Your clients, especially those with upcoming travel plans in China, will likely have many questions for you right now.
The official advice from the Australian Department of Foreign Affairs and Trade and The Department of Health is not to travel to the Hubei Province and to “reconsider your need to travel to China” in general.
Some airlines, including British Airways, are cancelling or limiting flights to and from China. You can read more about that here.
This morning, Air New Zealand confirmed it is temporarily reducing its Shanghai operations as it prepares for a decline in demand for travel between New Zealand and China.
The airline currently operates seven return services per week between Auckland and Shanghai. From 18 February to 31 March, this will reduce to four return flights per week.

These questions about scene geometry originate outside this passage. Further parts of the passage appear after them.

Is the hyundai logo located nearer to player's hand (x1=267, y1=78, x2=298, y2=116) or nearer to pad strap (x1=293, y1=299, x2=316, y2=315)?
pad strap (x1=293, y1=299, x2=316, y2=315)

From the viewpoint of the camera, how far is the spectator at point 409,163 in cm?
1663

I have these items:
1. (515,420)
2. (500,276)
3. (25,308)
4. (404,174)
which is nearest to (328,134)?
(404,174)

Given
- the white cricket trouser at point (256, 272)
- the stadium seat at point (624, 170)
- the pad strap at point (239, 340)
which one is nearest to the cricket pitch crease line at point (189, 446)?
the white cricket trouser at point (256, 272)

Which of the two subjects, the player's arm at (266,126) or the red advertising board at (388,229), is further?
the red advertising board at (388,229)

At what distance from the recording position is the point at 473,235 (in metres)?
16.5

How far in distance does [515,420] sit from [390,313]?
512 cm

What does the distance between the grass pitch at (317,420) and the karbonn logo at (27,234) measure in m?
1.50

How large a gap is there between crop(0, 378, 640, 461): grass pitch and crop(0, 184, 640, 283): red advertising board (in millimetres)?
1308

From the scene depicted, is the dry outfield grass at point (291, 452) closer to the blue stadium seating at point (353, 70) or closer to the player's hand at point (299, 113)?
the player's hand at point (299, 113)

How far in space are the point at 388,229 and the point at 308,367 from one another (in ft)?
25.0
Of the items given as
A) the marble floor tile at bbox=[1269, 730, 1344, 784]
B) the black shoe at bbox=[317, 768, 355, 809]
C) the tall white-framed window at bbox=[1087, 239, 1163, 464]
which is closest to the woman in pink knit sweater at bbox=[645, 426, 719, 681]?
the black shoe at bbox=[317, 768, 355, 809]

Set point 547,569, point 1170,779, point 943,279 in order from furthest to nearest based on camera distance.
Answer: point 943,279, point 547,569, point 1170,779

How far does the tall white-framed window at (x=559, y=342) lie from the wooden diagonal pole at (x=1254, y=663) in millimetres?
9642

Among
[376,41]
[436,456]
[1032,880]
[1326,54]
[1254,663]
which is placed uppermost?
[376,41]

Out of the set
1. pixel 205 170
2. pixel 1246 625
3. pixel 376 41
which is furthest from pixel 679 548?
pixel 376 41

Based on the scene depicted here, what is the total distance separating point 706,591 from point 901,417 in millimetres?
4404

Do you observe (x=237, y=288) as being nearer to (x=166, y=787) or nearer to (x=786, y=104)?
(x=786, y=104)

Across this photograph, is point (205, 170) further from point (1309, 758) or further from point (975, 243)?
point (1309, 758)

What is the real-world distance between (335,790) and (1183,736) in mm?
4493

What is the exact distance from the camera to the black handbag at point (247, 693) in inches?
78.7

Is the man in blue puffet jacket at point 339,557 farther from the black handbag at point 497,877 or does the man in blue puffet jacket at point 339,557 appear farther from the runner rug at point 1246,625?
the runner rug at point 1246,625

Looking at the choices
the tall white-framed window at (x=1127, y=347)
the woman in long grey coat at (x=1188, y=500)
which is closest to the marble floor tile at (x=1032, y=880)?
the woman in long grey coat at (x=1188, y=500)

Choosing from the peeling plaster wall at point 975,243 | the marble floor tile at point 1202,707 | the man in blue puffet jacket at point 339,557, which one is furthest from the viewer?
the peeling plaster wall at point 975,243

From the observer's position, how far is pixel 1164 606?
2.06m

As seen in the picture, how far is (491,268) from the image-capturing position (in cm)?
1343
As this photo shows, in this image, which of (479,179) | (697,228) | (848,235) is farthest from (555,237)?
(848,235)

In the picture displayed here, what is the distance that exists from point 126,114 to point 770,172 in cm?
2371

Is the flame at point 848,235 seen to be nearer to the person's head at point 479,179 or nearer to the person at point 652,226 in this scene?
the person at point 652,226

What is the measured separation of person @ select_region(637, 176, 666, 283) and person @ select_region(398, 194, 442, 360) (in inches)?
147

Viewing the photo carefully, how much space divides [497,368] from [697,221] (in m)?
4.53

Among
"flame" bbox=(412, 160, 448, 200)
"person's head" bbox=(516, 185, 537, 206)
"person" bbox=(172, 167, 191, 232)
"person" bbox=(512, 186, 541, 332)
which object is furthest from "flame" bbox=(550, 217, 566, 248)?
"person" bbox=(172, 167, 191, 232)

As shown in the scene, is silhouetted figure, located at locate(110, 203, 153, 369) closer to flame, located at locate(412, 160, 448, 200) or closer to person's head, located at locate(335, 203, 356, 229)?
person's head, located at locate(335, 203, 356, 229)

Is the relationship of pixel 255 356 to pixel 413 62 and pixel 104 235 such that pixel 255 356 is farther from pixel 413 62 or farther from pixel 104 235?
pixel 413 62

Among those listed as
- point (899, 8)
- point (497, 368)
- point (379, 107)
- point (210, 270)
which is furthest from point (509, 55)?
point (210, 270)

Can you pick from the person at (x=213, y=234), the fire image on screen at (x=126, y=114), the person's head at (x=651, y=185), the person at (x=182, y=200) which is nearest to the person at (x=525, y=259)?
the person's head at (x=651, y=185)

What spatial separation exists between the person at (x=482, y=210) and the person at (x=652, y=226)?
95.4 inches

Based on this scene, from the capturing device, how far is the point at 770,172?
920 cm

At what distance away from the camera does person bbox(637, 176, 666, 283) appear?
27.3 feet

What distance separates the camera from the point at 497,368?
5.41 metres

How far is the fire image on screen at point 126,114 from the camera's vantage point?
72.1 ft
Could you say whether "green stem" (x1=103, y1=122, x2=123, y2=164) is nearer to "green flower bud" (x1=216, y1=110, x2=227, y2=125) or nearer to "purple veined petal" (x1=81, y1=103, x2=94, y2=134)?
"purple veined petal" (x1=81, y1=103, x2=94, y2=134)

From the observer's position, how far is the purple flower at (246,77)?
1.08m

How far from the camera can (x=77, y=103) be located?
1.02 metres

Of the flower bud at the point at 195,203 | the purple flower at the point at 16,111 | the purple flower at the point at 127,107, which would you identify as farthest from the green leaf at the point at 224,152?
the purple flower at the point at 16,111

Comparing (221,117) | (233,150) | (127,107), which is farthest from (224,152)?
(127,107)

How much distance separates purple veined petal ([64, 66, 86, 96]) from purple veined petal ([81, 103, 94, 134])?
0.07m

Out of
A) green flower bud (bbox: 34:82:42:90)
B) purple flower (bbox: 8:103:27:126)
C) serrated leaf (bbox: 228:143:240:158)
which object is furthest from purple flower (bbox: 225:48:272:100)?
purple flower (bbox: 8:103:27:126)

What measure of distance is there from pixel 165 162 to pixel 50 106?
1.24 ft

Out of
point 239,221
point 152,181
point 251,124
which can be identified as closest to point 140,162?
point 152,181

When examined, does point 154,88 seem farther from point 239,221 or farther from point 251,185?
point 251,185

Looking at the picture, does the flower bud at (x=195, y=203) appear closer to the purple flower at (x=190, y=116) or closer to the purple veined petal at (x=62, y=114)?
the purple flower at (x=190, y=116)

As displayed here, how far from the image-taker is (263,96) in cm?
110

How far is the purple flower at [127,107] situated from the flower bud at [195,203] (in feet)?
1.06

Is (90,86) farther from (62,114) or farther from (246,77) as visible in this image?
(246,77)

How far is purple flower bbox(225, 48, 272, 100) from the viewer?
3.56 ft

In terms of tours to china, we know that On The Go Tours has cancelled all its upcoming trips to China. You can find more information on that here.
World Expeditions has also confirmed it has cancelled trips imminently departing to China and is offering refunds to passengers with travel booked to mainland China between now and 30 April 2020.
World Expeditions CEO, Sue Badyari, said travellers’ safety is paramount.
“The closure of some of China’s iconic sites, coupled with this unfolding situation, make it impossible to provide assurances to customers who are travelling in the weeks and months ahead,” she said.
“We feel this decision responds to the situation and addresses our customers’ concerns,” she said.